My own strategy for documentation is to try to keep the words near the things they describe. This makes it easier to keep the words in sync with the code, easier to find the words when they need updating, and easier to know the words exist and need updating!
It’s harder to find the words to read, but tooling can help solve that problem as part of the publication process.
So I’m not sure a centralized doc repo with settings for edx-platform is the best approach. What else could we do? Is there a reasonable way to document the edx-platform settings in the edx-platform repo?
Probably not. I also thought about that and decided we would be able to move the docs and tooling elsewhere once it is more mature. This gives us a better possibility to experiment and try things before deciding moving the content upstream.
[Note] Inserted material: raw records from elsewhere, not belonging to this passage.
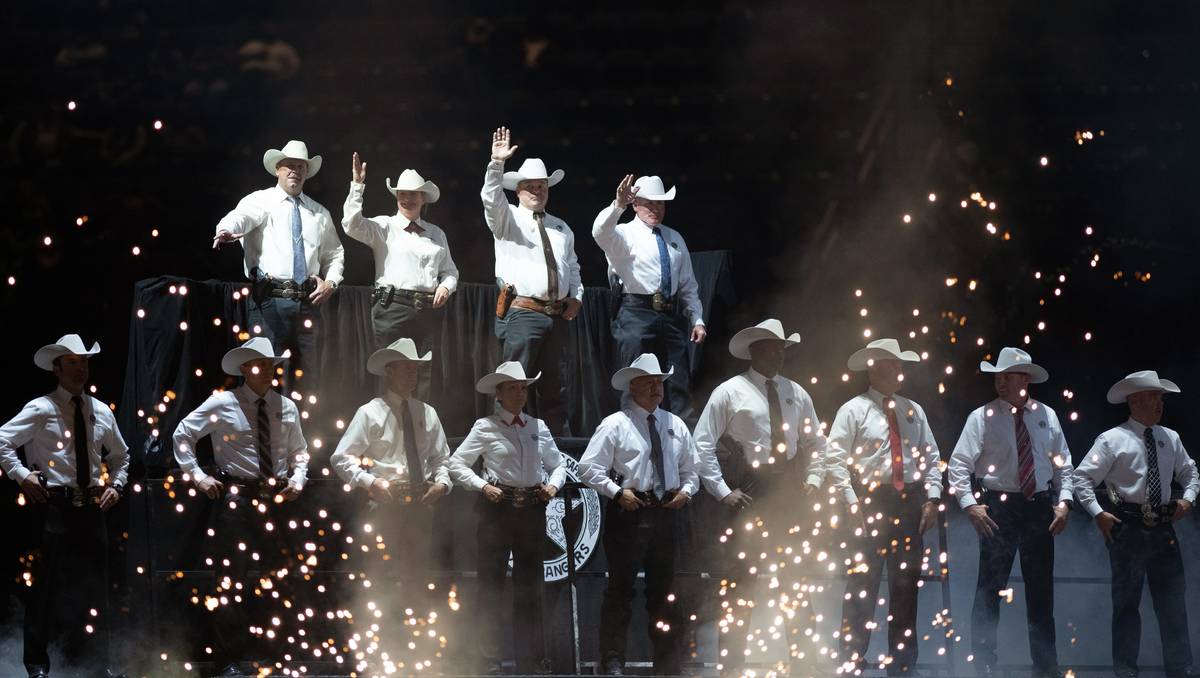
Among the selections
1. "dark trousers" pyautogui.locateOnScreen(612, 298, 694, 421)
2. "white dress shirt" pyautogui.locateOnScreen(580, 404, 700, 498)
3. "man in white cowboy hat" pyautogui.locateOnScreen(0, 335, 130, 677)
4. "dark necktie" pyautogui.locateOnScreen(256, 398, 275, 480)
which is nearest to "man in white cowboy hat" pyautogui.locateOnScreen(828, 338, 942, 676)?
"white dress shirt" pyautogui.locateOnScreen(580, 404, 700, 498)

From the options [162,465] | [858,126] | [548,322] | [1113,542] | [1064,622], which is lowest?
[1064,622]

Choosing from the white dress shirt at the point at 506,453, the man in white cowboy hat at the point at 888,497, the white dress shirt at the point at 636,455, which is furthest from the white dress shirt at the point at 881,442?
the white dress shirt at the point at 506,453

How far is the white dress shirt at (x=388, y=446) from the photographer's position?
23.5 ft

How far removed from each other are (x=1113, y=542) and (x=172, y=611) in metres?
4.95

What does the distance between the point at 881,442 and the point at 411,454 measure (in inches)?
97.3

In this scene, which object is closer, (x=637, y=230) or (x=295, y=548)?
(x=295, y=548)

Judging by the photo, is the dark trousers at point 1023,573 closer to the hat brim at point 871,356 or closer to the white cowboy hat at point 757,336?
the hat brim at point 871,356

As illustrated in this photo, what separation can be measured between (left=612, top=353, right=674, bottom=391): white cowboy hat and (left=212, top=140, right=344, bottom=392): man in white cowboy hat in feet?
5.51

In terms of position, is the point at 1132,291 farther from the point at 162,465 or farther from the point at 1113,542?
the point at 162,465

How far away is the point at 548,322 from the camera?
311 inches

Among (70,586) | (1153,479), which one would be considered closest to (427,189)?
(70,586)

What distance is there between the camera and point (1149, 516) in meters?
7.39

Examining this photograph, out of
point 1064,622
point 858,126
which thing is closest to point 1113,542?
point 1064,622

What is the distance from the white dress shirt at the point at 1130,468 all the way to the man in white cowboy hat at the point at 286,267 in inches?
167
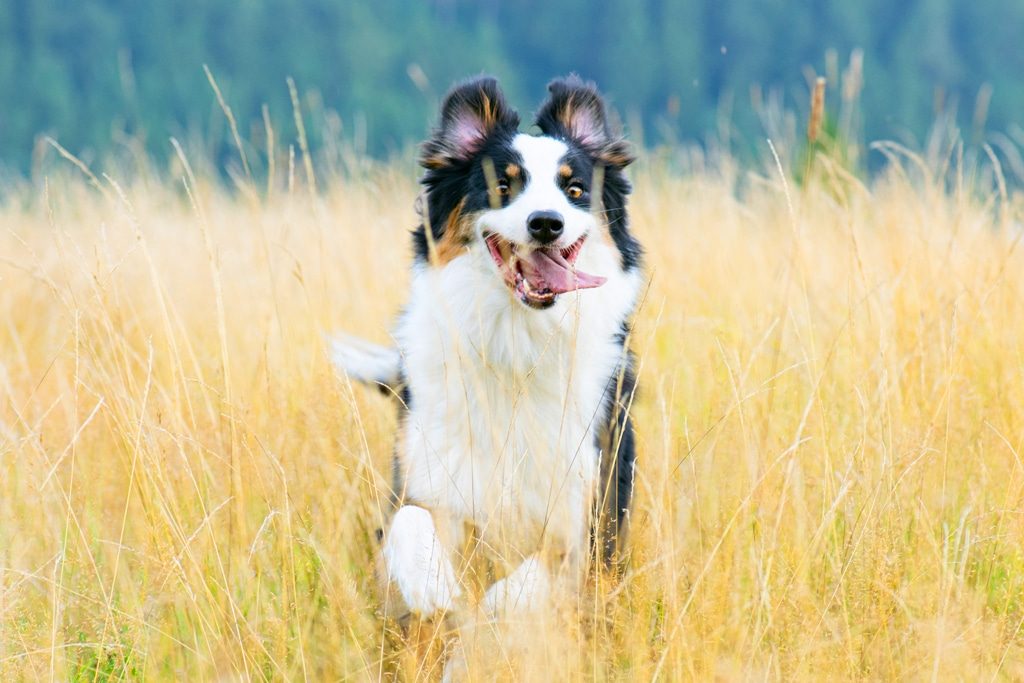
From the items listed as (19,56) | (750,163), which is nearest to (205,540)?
(750,163)

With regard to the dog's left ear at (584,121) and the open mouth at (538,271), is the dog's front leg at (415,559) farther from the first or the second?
→ the dog's left ear at (584,121)

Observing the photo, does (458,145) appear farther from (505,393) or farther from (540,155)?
(505,393)

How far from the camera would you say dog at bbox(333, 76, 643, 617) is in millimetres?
2658

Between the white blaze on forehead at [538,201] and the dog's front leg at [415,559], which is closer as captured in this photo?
the dog's front leg at [415,559]

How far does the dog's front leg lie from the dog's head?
0.69m

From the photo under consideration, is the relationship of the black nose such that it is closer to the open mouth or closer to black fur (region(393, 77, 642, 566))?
the open mouth

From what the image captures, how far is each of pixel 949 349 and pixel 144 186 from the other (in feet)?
17.9

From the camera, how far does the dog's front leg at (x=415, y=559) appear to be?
2.58 metres

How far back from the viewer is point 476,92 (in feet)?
11.0

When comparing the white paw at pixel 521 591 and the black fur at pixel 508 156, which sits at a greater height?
the black fur at pixel 508 156

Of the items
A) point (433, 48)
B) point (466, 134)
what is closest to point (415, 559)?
point (466, 134)

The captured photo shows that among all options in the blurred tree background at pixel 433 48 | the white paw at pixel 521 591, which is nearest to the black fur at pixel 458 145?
the white paw at pixel 521 591

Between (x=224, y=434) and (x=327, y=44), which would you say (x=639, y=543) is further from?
(x=327, y=44)

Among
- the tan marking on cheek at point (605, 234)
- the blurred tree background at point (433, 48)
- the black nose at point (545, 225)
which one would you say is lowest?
the blurred tree background at point (433, 48)
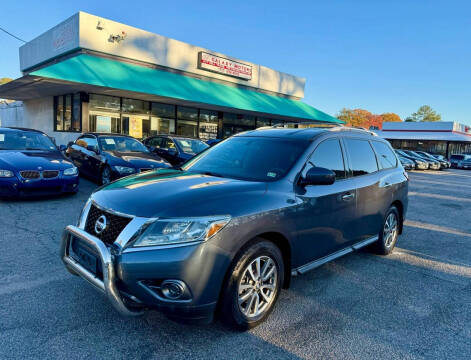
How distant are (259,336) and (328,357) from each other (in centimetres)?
56

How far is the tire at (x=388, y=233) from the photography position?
4891 mm

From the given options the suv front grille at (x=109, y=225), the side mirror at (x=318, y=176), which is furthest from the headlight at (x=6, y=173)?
the side mirror at (x=318, y=176)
I’m hoping that the docs for settings are not in separate .rst or .md files, but are in the .py (or whatever files) where the settings are defined or used. The closer the words are to the code, the more likely the words will be written and maintained.
Maybe we should start by making a fuller description of what we mean by “document the settings”: what settings, and what needs to be said about them?
Even if the docs are in each service’s repo though, can we have a single site that shows the rendered version of all the docs? (Ideally versioned by named release or master). Currently some docs are at Developer Documentation (edx.readthedocs.io/projects/edx-developer-docs) but that doesn’t include (things like) the autogenerated API documentation nor does it have links to each service’s documentation (ecommerce, credentials, discovery, blockstore, etc.) It’s also fairly out of date, e.g. “Options for Extending the edX Platform” does not mention django app plugins, [django] IDAs, nor microfrontends.
One of the ideas I enumerated in my documentation minifesto was to write words near the code, and then use tooling to publish the words where it was better for readers to find them.
There’s a lot to do to make that happen, including just deciding on the best approaches. OEP-19 Developer Documentation covers some of this, but it might need revisiting.